Land pricing, building regulations, planning permission costs/uncertainty, VAT on new builds, scarcity of skilled labour/trades unions increasing costs, building material supply inflation, strictest mortgage lending criteria (3.5x LTI) in Europe capping borrower purchasing capacity way below European peers...........the property developer is the one sitting at the end of this chain of inputs not in his/her control........going from the moment a developer steps on a piece of land to view it as a potential purchase acquisition target with no planning permission in situ....... to delivering the first unit is I would conservatively say a ~2-3 year process..........not sure many salary men on this board would have the kahunas to take the leap of faith developers and their financing partners take.
Any sector open to real competition looks to take cost out of the process.
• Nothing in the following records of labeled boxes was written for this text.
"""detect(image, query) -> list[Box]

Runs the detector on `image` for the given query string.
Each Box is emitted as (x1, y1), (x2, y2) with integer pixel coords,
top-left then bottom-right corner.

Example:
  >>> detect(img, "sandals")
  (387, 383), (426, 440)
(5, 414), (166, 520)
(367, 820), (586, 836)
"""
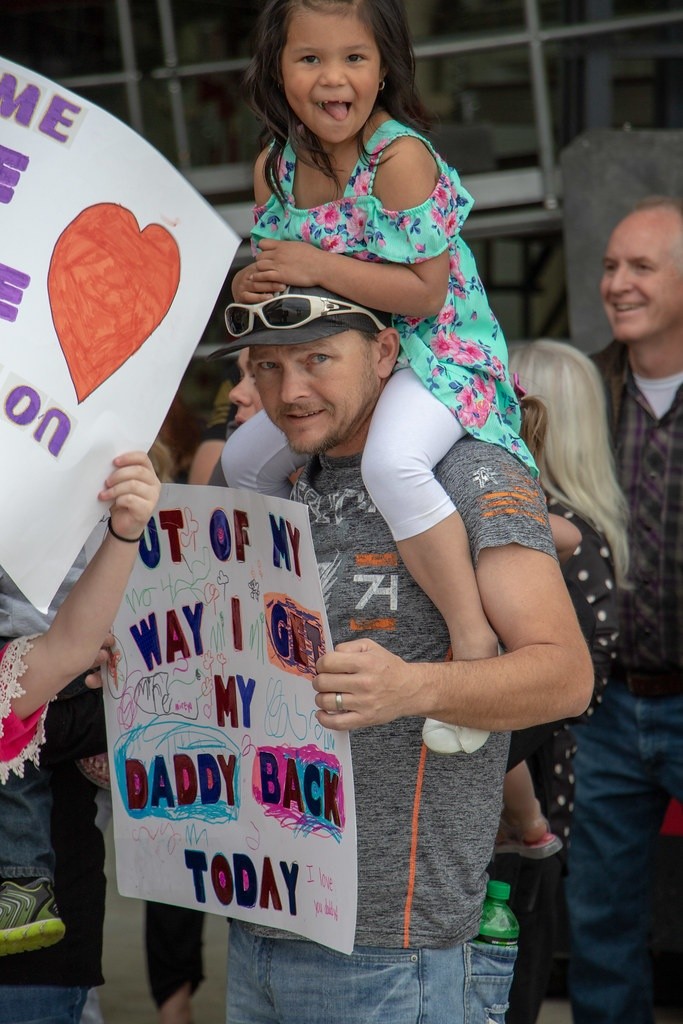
(493, 815), (563, 860)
The construction sector looks for hand-outs.
The State is the biggest single purchaser and developer in the country. Where is the plan to bulk buy modular homes to be constructed on State land, thus circumventing many of the supply side constraints, kick starting a more efficient supply chain and shortening the construction cycle. The gross inefficiency of the State is matched by the gross inefficiency of the construction sector itself.
I'm not sure how many salary men on this board would so myopic and blinkered that they wouldn't see that the solution to so much of the problem was within their control if they were looking at becoming a developer.

So much of this comes down to one simple thing, for everyone in the long process involved in delivering homes; stop whining and just do your job properly.